Scientists say Earth’s existence is finite and ultimately tied to the life cycle of stars. As stars like our Sun age and exhaust their fuel, they expand and change dramatically. Observations of other star systems show that aging stars can literally “eat” nearby planets, offering a glimpse into what could eventually happen to Earth. 

Astronomers analyzing thousands of stars have found that many close-orbiting planets disappear as their host stars evolve past the main sequence. This suggests planets either spiral inward or get engulfed as stars expand into red giants — a process that may foreshadow Earth’s distant future when the Sun reaches its red giant stage billions of years from now.

Why Stars Eat Planets

Stars spend most of their lives fusing hydrogen in their cores in a phase known as the main sequence. When that hydrogen runs out, the core contracts and the outer layers expand dramatically. This transition into a red giant can stretch the star’s size to hundreds of times its original radius. 

As these outer layers balloon outward, tidal forces and intense heat can drag nearby planets inward or vaporize them entirely. Scientists see fewer close-in planets around aged stars compared with younger ones, a pattern consistent with planetary destruction over time. 

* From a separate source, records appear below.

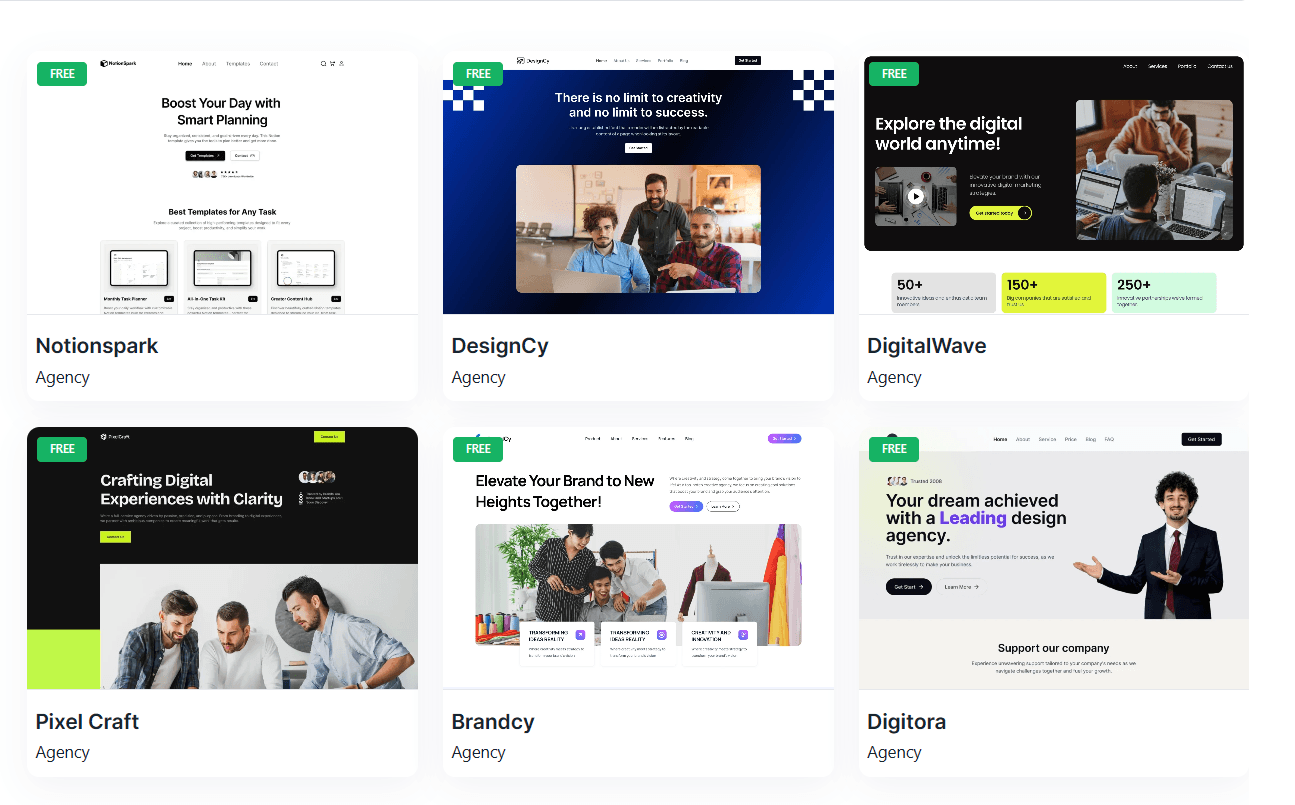 Types Of Agency Website Types Of Agency Website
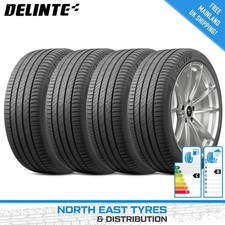 4X 205 55 16 DELINTE DS2 | GREAT C/B RATINGS | NEW HIGH QUALITY TYRES | M+S 91V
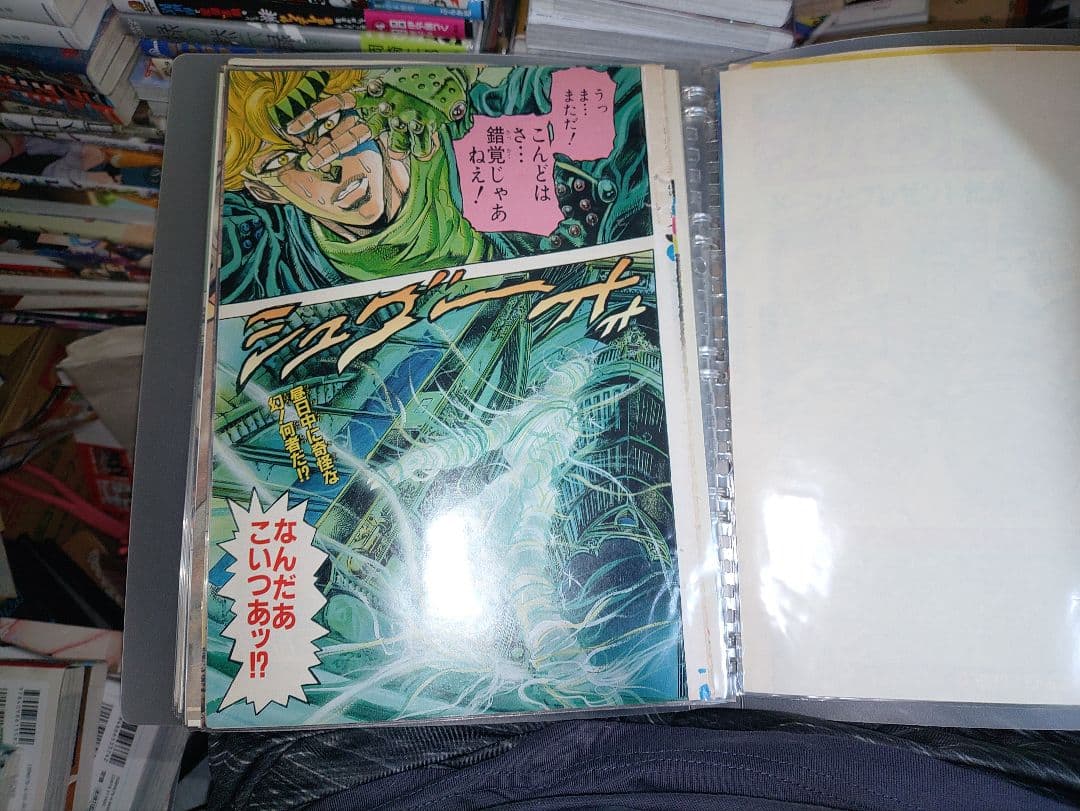 ジョジョの奇妙な冒険 メモリアルカード10枚+ 第2〜3部カラーページ切り抜き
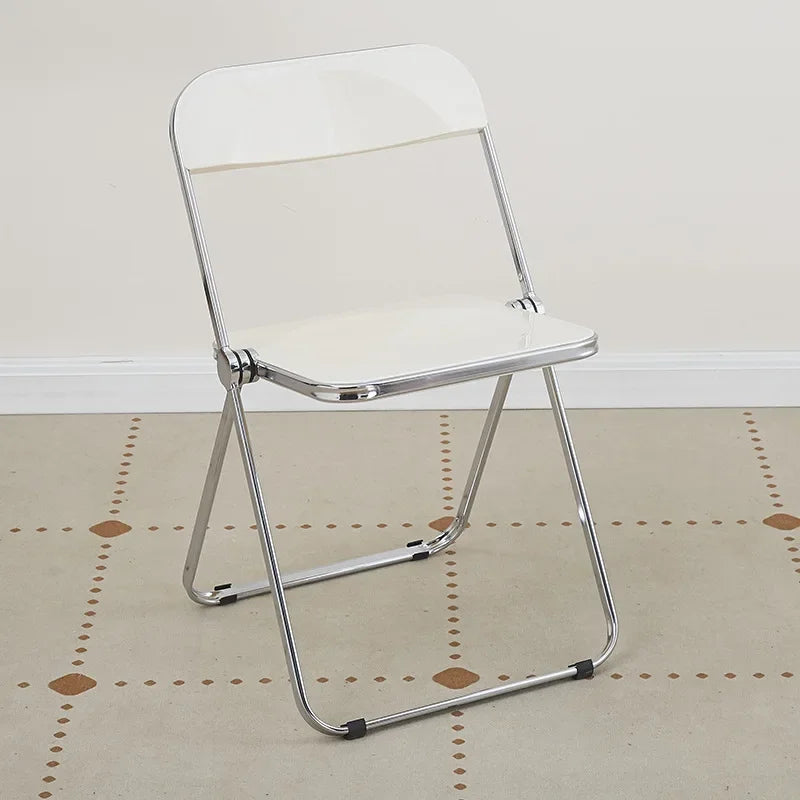 Acrylic Transparent Folding Chair Simple Home Ins Dining Chair Stool for Clothing Store Photo Fashion Internet Celebrity
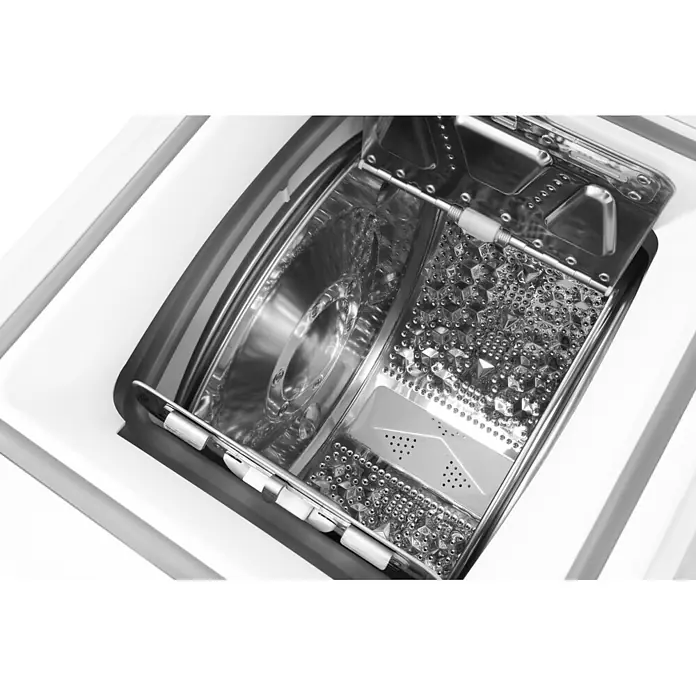 Midea Waschmaschine Toplader MF100T70B-12A - Max. Ladegewicht: 7 kg, Weiß - Detailaufnahme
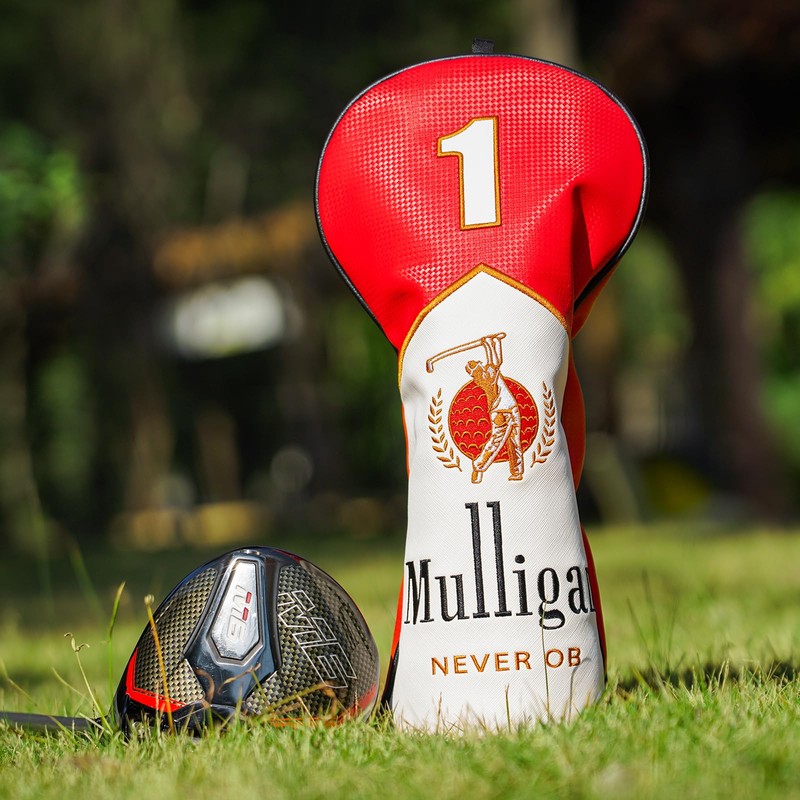 Mulligan Funny Golf Headcover Set of 4, Driver Head Cover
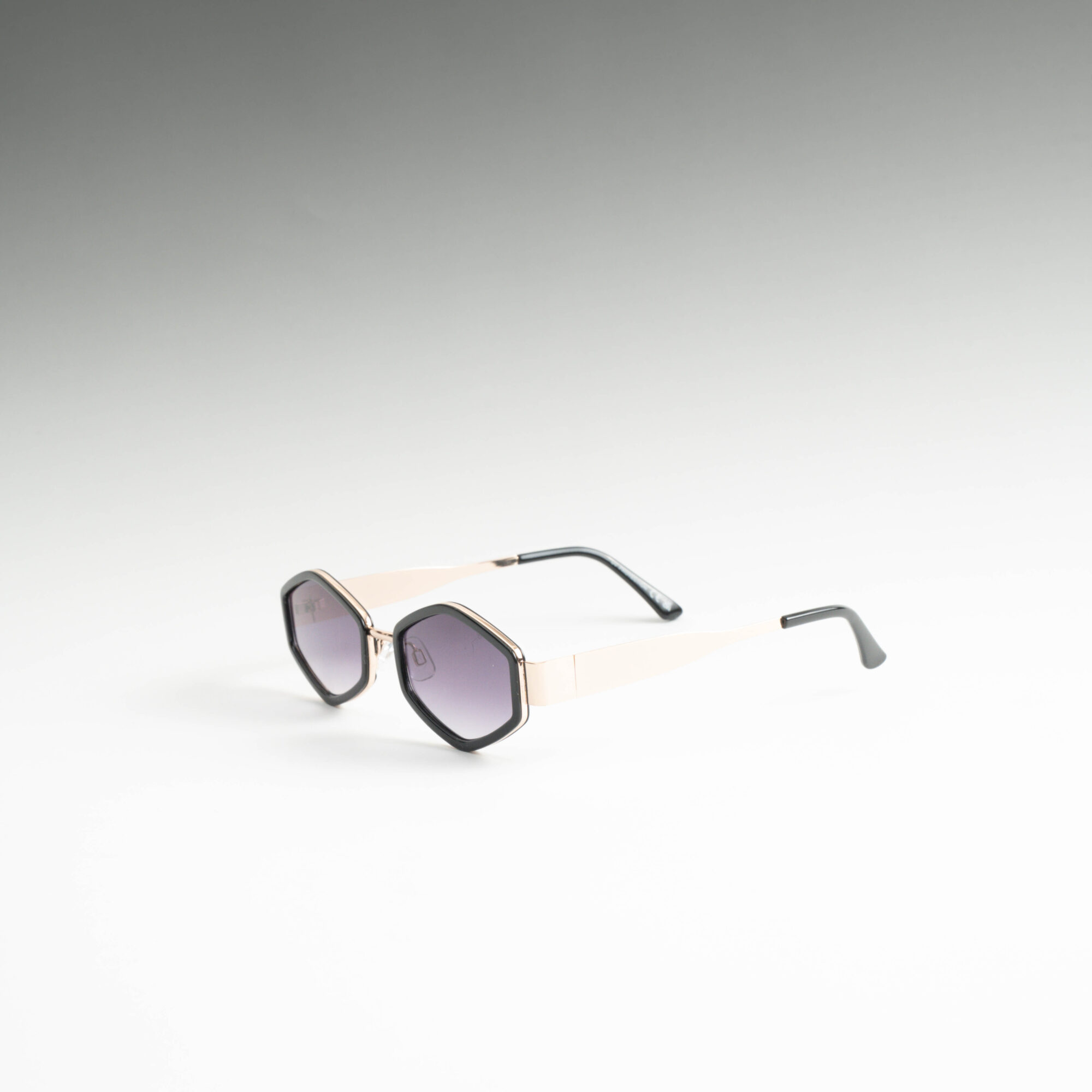 Adelin Χρυσά Μαύρα Γυαλιά Ηλίου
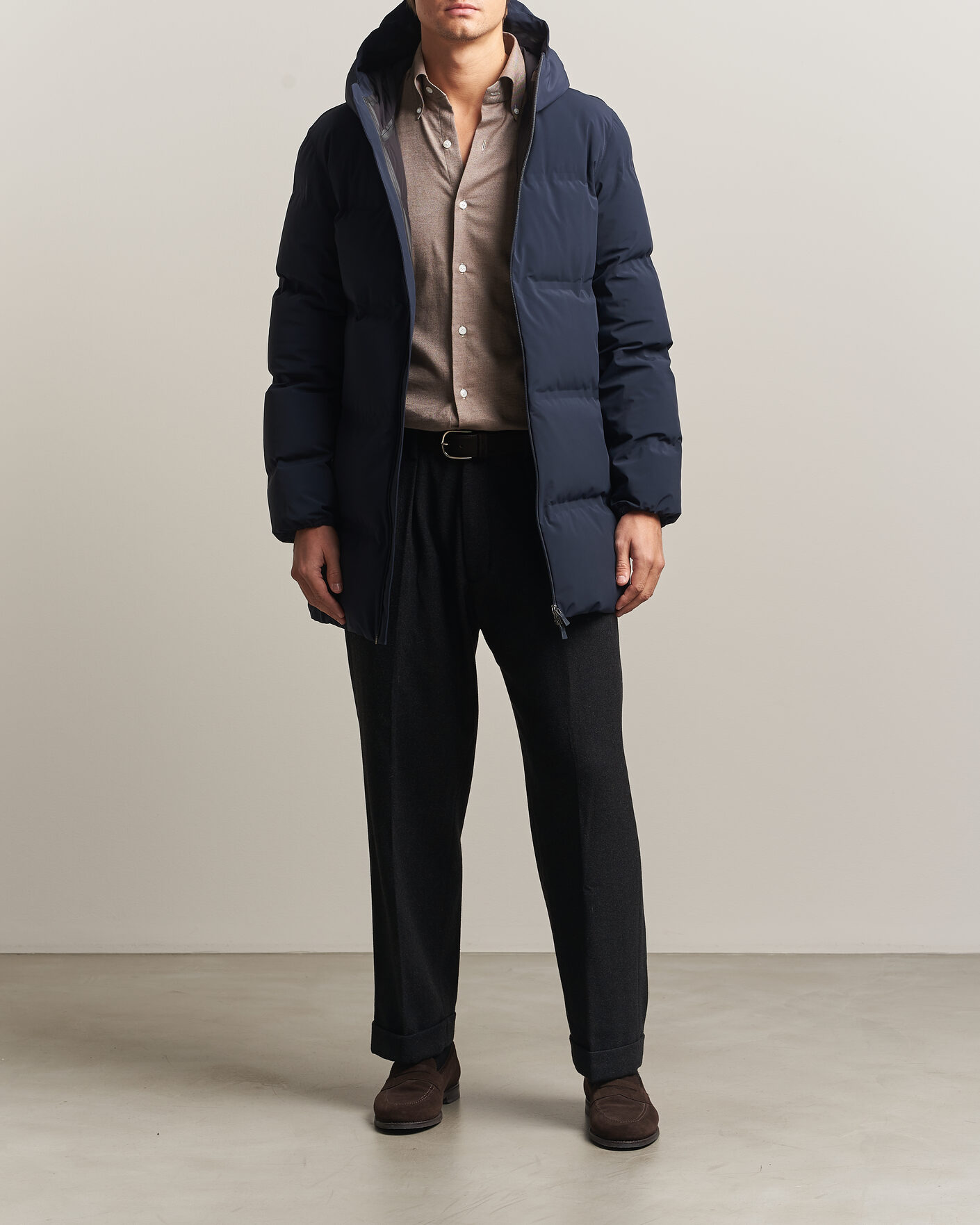 Hombres | Abrigos y chaquetas | Herno | Waterproof Stretch Down Parka Navy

WASP-12b — an exoplanet much larger than Jupiter — is one example of a world losing mass and gradually spiraling toward its host star, where it is expected to be consumed long before the star’s red giant peak. 

What This Means for Earth

Our Sun will eventually follow the same natural progression. In about 5 billion years, it will deplete its core hydrogen and expand into a red giant, possibly engulfing the inner planets. 

Two possible futures emerge from current models:

Engulfment: The Sun’s expansion could reach Earth’s orbit and literally absorb the planet. This is the classic “planet-eating star” scenario. 

Extreme heating: Even if Earth isn’t engulfed, the vastly increased heat would boil away oceans, destroy the atmosphere, and make the planet uninhabitable long before physical contact with the Sun. 

Either way, long before this final fate, Earth will cease to be a hospitable world as stellar evolution and solar warming intensify. 

What Observations Teach Us

Astronomers have gathered evidence by studying stars at different evolutionary stages:

Surveys of tens of thousands of older stars show a marked absence of close-in planets, interpreted as signs that these planets were destroyed.

Telescope data from missions like NASA’s TESS supports tidal interactions causing orbital decay that ultimately leads planets toward their stars. 

Observations of star-planet interactions offer real, observable examples of planets being drawn into their stars before red giant expansion completes. 

These insights help scientists refine models of stellar evolution and planetary fate across the galaxy.

Broader Cosmic Context

Stars of different masses experience death differently. Massive stars may explode as supernovae, scattering heavy elements and triggering cosmic effects, including impacts on nearby planets (though not directly swallowing them in the red giant sense). 

For stars like the Sun, the life cycle ends with a white dwarf after the red giant phase, leaving behind dense cores that slowly cool over billions of years.